This dissertation falls within what we consider to be an emerging area in the Colliding Web Sciences that we refer to as IR for E-learning; it merges Web information Retrieval with E-learning. The need for this synergy arises from the fact that the number of online students has been growing significantly for the last couple of years and the generic Web Information Retrieval methods have either maintained an emphasis on serving the general population, or have been lagging in integrating the power of adaptive semantics and personalization via knowledge discovery into real-life working E-learning applications. In this dissertation, we propose an integrated and working E-learning search system for retrieving personalized semantically enriched learning resources our system is based on five components.
The first component of this proposed system is related to Information Filtering, which despite its improvements for the past decade has focused on models that are "good for all users" and not for a specific user. The enormous increase of information on the Web led the information retrieval community to strive toward changing the concept of "good for all" to "good for everyone." This, in turn, popularized personalized semantic search engines and semantically enhanced recommendation systems. Thus, there was a need for an infrastructure that can provide, manage, and collect data that permit high levels of adaptability and relevance to the learner's profiles. Within this context, this work proposes an architecture divided into four layers: (1) Semantic Representation (knowledge representation), (2) Algorithms, which are the core engine of this study, (3) Personalization Interface to deal with information filtering, and (4) Dual Representation of the semantic user profile.
The second component is devoted to Cluster Analysis in support of a personalized search for E-learning, which is an area of interest for both Data Mining and Information Retrieval. Cluster Analysis is used to divide the documents into an optimal categorization that is not influenced by the hand-made taxonomy of the colleges and course titles. In other words, clustering is used to both refine the college-based ontology and also as a mechanism to "shake" the rigidness of an otherwise entirely manually-constructed ontology that may not be appropriate for all users and for all times. The most important advantage of clustering from the personalization perspective is that the clusters are later used as automatically constructed labels for each user profile. Hence, depending on the document collection and its evolution, both the user profiles and their underlying ontology labels are allowed to change or evolve accordingly.
The third component demonstrates the HyperManyMedia platform as a recommender system where the learners can either apply User Relevance Feedback to filter information or Collaborative Filtering techniques as a community-based approach. The semantic retrieval system provides the user with user-relevance feedback by employing a variant of Rocchio's Algorithm. In collaborative filtering, two methods were applied on HyperManyMedia: (1) k-nearest neighbors method, and (2) user-to-user based on fast XOR bit operations .

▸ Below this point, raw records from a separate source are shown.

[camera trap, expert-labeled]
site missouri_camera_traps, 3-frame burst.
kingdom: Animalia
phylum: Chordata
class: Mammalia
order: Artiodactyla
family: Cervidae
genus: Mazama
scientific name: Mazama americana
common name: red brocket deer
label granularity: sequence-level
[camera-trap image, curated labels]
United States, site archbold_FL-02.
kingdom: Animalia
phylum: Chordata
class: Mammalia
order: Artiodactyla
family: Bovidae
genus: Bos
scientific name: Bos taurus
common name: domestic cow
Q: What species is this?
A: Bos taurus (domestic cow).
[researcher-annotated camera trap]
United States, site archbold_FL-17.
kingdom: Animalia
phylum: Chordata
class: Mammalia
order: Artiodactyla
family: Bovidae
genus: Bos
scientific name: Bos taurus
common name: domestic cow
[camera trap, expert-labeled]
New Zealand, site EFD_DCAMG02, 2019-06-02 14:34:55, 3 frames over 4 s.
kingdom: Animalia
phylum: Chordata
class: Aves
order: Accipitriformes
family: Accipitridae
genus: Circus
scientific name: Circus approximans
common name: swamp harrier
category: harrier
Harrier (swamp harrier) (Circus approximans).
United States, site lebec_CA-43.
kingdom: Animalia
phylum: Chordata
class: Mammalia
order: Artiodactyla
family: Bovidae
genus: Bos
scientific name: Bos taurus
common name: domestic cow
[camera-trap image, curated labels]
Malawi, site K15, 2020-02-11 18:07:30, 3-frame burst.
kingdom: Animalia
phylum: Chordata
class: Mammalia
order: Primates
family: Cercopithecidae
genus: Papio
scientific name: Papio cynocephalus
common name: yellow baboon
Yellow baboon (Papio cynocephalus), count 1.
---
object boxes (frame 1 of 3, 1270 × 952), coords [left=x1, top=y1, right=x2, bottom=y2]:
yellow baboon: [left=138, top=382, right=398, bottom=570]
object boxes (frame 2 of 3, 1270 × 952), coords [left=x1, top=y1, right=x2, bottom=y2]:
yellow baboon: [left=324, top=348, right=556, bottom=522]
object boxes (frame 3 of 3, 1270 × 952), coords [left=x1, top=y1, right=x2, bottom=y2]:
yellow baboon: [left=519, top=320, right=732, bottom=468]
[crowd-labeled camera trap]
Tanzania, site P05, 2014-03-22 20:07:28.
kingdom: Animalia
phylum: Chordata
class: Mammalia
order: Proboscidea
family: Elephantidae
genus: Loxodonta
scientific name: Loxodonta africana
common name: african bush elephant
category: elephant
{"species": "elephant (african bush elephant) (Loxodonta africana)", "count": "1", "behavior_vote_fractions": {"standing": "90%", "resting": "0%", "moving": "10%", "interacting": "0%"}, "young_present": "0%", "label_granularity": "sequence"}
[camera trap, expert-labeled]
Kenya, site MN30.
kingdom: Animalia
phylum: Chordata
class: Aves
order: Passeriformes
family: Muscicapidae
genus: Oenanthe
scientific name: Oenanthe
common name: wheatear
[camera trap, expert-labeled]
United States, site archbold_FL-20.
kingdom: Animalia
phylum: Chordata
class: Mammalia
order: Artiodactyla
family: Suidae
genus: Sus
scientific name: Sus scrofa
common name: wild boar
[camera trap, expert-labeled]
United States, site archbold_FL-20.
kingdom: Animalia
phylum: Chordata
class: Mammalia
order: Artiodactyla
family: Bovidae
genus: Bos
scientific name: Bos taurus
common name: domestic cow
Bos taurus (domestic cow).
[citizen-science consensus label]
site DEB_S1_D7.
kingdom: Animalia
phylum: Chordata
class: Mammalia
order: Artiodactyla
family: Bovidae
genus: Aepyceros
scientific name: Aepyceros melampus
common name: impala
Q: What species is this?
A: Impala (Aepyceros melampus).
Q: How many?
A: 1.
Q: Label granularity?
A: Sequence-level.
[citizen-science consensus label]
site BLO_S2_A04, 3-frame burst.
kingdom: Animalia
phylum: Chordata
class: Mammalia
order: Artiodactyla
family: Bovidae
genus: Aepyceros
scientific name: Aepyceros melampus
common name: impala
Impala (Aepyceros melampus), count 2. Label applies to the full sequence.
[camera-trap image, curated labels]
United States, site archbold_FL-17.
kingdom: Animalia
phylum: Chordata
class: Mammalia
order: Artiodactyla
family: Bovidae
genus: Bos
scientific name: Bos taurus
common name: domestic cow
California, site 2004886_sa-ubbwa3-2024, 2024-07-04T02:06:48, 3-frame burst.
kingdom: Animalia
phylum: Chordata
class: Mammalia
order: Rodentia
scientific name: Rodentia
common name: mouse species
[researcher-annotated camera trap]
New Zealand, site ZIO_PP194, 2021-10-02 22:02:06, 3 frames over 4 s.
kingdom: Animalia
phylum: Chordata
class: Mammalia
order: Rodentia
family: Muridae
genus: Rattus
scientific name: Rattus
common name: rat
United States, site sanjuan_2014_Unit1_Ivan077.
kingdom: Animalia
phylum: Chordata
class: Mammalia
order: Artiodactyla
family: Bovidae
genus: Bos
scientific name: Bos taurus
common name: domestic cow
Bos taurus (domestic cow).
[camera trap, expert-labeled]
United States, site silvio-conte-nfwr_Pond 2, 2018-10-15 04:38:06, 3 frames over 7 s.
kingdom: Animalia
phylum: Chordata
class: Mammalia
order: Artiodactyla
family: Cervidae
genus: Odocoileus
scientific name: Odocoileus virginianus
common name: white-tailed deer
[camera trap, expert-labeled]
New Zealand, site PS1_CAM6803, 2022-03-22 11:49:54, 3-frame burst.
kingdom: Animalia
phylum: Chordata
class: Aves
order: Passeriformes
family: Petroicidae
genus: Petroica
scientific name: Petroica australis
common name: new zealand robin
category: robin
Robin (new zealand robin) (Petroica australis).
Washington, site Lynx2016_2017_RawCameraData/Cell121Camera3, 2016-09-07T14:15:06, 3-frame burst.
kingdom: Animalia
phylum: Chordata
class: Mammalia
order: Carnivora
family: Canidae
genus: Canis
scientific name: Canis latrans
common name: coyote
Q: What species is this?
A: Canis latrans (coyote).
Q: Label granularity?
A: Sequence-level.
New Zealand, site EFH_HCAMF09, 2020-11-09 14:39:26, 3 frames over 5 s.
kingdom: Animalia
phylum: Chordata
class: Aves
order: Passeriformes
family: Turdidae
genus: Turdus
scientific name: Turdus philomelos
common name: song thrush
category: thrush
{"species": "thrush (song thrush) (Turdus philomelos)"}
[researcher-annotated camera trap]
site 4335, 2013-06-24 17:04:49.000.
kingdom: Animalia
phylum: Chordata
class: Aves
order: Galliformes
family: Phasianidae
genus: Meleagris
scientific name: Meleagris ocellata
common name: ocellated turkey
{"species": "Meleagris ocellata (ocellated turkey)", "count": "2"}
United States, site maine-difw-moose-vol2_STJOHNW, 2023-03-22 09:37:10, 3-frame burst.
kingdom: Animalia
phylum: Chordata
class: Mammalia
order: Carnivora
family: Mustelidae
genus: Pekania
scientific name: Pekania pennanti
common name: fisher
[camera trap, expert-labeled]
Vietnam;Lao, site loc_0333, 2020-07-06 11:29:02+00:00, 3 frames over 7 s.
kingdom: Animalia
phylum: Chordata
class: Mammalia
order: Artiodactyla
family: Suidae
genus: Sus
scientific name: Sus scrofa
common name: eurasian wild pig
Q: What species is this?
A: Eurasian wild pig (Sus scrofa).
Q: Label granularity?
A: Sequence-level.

The fourth component is dedicated to Multilingual Semantic-based Information Retrieval (MLIR) that falls into Domain Specific Retrieval (E-learning ). In this part, a synergistic approach between the Thesaurus-based Approach and the Corpus-based Approach was followed. The Thesaurus-based Approach brings more insight about the domain and the relationship between the concepts in the domain and presents them in a better formulated query; this helps the users to navigate the system in a way similar to a multilingual dictionary. The multilingual thesaurus can be considered as a bilingual ontology thesaurus and it organizes terms with respect to two languages (English and Spanish). We used a simple bilingual listing of terms, phrases, concepts, and sub-concepts. The hierarchical structure of the ontology is used to define the relationship between concepts/subconcepts. The Corpus-based Approach is considered as Term Vector Translation. A query translation method was used to retrieve multilingual documents with expansion techniques for phrasal translation.
The fifth component of our system is a Semantic Visualization method, which is presented as semantic networks. The formalization of the semantic graph has been built intuitively to solve a real problem which is browsing and searching for lectures in a vast repository of colleges/courses. This visualization combines Formal Concept Analysis (FCA) with Semantic Factoring to decompose a complex, vast concept into its primitive order to develop knowledge representation for the HyperManyMedia platform. This dissertation is implemented and evaluated on a real E-learning platform named HyperManyMedia . (Abstract shortened by UMI.)